Envié el mensaje con foto y me empecé a acariciar las piernas con las puntas de los dedos, llegando hasta los muslos y más allá. En cuanto llegué a los pechos, me los sujeté y los apreté con más fuerza de lo habitual, porque me estaba imaginando que era Wes quien lo hacía. Él siempre se volvía loco con mi cuerpo y, con frecuencia, cuando la lujuria le nublaba la razón, me sujetaba como si fuera la última mujer viva que quedara en el planeta, de un modo brusco y muy masculino. Me encantaba. Me hacía sentir muy deseada, como si no hubiera nada que pudiera interponerse entre nosotros.

El teléfono sonó y me apresuré a contestar. ¡Oh, Dios mío de mi vida y de mi corazón!

De: Wes Channing

Para: Mia Saunders

Mira cómo me has puesto.

La foto que adjuntaba era muy parecida a la que le había enviado yo, aunque él llevaba puesto un traje de baño que estaba deliciosamente levantado formando una tienda de campaña.

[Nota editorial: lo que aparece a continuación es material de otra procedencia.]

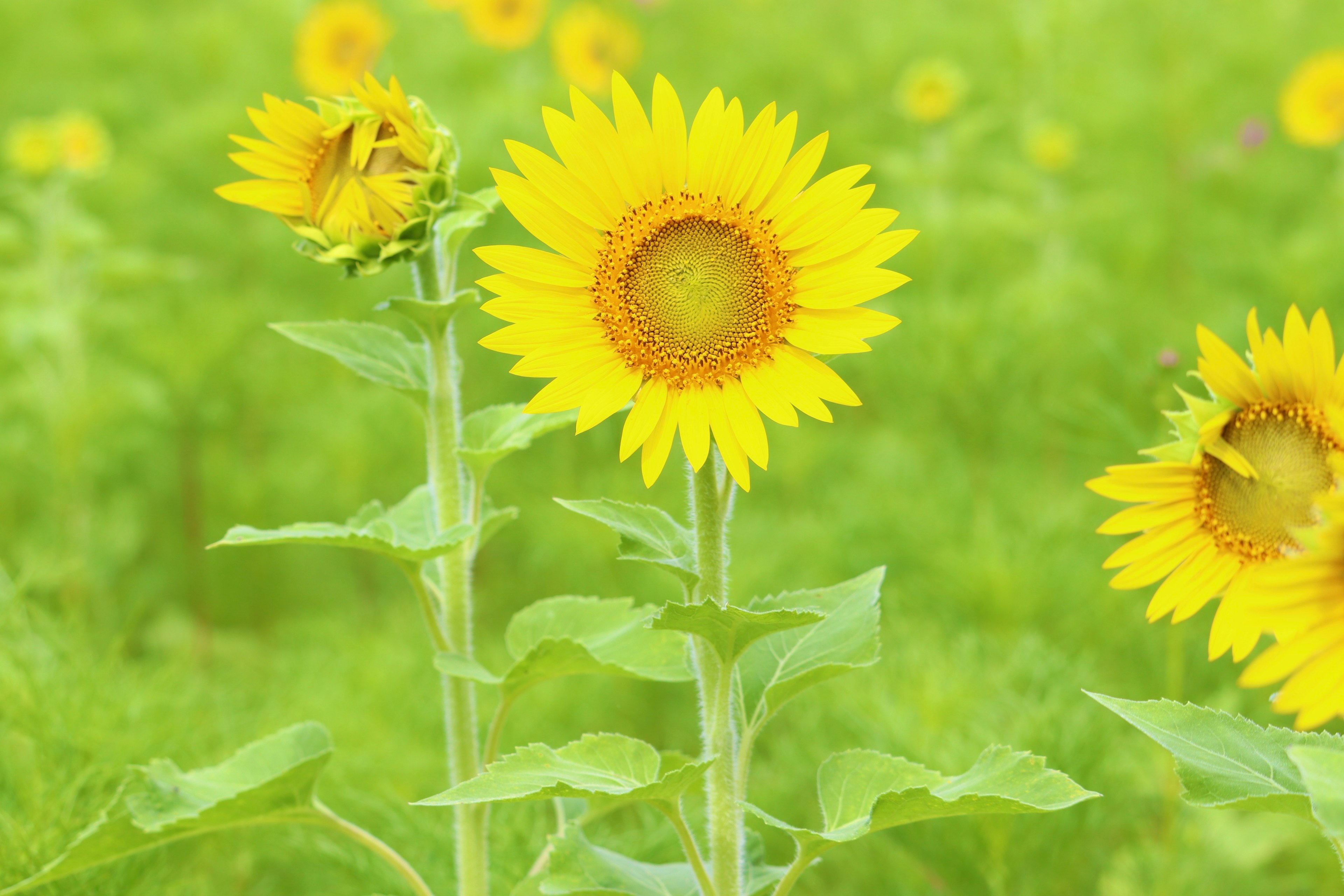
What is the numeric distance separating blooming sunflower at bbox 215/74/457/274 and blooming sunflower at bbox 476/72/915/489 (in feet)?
0.32

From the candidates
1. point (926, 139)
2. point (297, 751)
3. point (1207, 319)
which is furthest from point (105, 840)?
point (926, 139)

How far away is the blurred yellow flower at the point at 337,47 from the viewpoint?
284 centimetres

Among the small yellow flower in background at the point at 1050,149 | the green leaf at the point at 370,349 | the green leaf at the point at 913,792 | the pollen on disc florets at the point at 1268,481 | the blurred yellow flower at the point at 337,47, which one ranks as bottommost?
the green leaf at the point at 913,792

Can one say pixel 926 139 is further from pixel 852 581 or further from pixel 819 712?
pixel 852 581

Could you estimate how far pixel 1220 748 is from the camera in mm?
658

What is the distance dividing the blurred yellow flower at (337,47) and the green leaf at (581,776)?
2461 millimetres


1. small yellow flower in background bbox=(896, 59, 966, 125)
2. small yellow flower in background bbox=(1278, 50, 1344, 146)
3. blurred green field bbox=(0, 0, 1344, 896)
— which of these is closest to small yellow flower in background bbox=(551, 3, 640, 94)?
blurred green field bbox=(0, 0, 1344, 896)

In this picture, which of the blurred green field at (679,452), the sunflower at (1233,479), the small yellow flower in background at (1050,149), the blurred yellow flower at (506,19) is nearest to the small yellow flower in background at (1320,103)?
the blurred green field at (679,452)

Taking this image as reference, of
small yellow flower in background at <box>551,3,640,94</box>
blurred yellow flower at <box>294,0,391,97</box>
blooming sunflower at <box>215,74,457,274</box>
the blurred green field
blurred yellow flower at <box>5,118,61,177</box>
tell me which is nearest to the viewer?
blooming sunflower at <box>215,74,457,274</box>

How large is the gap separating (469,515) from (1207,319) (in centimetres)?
182

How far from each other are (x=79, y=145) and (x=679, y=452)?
137 cm

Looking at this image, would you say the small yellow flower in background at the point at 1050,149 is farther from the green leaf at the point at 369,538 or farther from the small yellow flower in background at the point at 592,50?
the green leaf at the point at 369,538

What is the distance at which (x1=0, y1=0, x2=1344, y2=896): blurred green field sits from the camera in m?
1.25

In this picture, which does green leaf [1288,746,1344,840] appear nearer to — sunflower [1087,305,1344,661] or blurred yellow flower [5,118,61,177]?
sunflower [1087,305,1344,661]
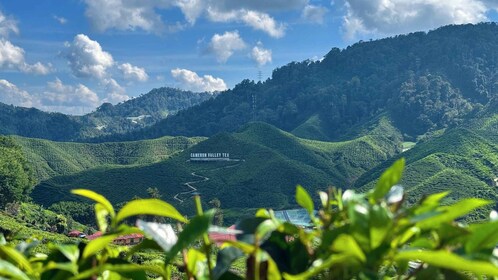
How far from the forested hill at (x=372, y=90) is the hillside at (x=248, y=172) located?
19615mm

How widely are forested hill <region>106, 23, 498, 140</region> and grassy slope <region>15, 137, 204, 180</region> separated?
95.3 feet

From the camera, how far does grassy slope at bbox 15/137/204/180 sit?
109 metres

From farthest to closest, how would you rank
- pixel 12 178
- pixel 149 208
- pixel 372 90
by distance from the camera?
1. pixel 372 90
2. pixel 12 178
3. pixel 149 208

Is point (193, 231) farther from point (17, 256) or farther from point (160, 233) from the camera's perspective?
point (17, 256)

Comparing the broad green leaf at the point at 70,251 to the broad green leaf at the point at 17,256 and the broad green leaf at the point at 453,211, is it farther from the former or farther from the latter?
the broad green leaf at the point at 453,211

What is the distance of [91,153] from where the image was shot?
406ft

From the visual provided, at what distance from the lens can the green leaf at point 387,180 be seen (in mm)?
785

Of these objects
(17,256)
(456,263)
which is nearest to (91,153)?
(17,256)

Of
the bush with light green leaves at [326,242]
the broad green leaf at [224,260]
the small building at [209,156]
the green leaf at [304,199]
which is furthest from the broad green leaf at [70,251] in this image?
the small building at [209,156]

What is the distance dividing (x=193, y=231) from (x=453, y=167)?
80486mm

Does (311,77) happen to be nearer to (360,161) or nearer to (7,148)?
(360,161)

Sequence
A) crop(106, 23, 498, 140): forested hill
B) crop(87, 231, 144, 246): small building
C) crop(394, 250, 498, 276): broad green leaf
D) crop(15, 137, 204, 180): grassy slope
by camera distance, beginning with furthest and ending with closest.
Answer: crop(106, 23, 498, 140): forested hill → crop(15, 137, 204, 180): grassy slope → crop(87, 231, 144, 246): small building → crop(394, 250, 498, 276): broad green leaf

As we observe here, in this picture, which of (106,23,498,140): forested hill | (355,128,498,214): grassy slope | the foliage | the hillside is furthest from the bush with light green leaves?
(106,23,498,140): forested hill

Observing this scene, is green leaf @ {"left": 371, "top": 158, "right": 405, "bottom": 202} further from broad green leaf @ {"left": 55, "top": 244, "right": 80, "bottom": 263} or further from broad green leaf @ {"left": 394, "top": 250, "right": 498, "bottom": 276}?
broad green leaf @ {"left": 55, "top": 244, "right": 80, "bottom": 263}
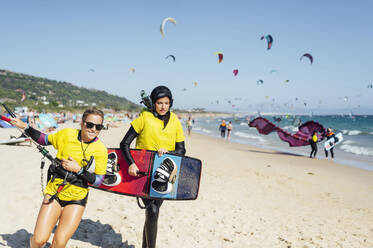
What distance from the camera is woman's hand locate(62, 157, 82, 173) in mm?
2387

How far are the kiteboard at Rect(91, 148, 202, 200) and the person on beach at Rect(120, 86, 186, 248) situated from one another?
70 millimetres

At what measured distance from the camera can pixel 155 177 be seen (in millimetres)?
2838

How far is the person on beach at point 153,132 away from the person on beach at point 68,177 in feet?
1.18

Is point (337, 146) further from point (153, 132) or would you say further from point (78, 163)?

Sus abdominales quedaban en primer plano. En esos momentos habría pagado cualquier cosa para poder lamer esos montículos de músculos y, sobre todo, para poder llevarme a la boca ese apetitoso apéndice que estaba levantando el traje de baño.

Me humedecí entre las piernas y sentí que el deseo me recorría los miembros, haciéndome aumentar la temperatura. Me froté los muslos uno contra el otro tratando de aliviar la tensión, pero fue peor el remedio que la enfermedad.

De: Mia Saunders

Para: Wes Channing

Ojalá estuvieras aquí. Me ocuparía de resolver ese enorme problema que tienes entre manos.

De: Wes Channing

Para: Mia Saunders

¿Harías eso por mí? Me temo que, de momento, vamos a tener que usar la imaginación. Empecemos con tus manos. Bájate las copas del brasier y tócate los pechos. Carajo, son sexis y suaves. Recuerda lo que sentías cuando era yo quien retiraba la tela y me los llevaba a la boca. Recuerda cómo te mordía lo suficiente como para que te retorcieras. Pellízcate esas puntas rosadas de mi parte. Humedécete los dedos. Empieza con suavidad y sigue con fuerza, igual que lo haría yo.

¡Madre mía! Ese hombre estaba a casi cinco mil kilómetros de distancia y podría hacer que me viniera con un simple mensaje de texto. Aturdida por la lujuria que sólo Wes era capaz de despertar en mí a esa distancia, me bajé la tela del brasier. Tenía los pechos hinchados, pesados, listos para ser adorados. Me lamí los dedos, cerré los ojos e hice rodar entre ellos mis pezones erectos. Luego, siguiendo sus instrucciones, me los sujeté entre el índice y el pulgar y los jalé, alargándolos antes de apretarlos con fuerza. Solté una exclamación al notar la intensa sensación que me nació en los pechos y se desplazó rápidamente hasta asentarse entre mis piernas. Tenía el biquini empapado, y las paredes de mi vagina se contraían alrededor del vacío, extrañando algo que las llenara.

Me entró un nuevo mensaje.

De: Wes Channing

Para: Mia Saunders

¿Estás húmeda, nena? ¿Te duele? ¿Estás lista para que te coja duro?

Jadeando, le respondí con dedos temblorosos.

De: Mia Saunders

Para: Wes Channing

Esto es una tortura

De: Wes Channing

Para: Mia Saunders

Lo sé, nena, pero aguanta. Quédate conmigo. Pásate las manos por la diminuta cintura. Rodéate el ombligo con un dedo y hazte cosquillas como si fuera yo quien te las hiciera. ¿Te acuerdas? Claro que te acuerdas. Desliza la mano hacia abajo, hacia la parte de ti que más me extraña, pero no entres en ese trozo de cielo todavía. Juega con tu clítoris, tan pequeño pero tan ardiente. Estoy seguro de que ya se ha puesto duro como una roca por mí. Carne redonda, dura. Si estuviera allí, la lamería hasta que te vinieras. Te rodearía con la lengua ese pequeño nudo de nervios y te lo succionaría con tanta fuerza que me sujetarías la cabeza entre las piernas, atrapándome, manteniéndome prisionero. Tócate ahora.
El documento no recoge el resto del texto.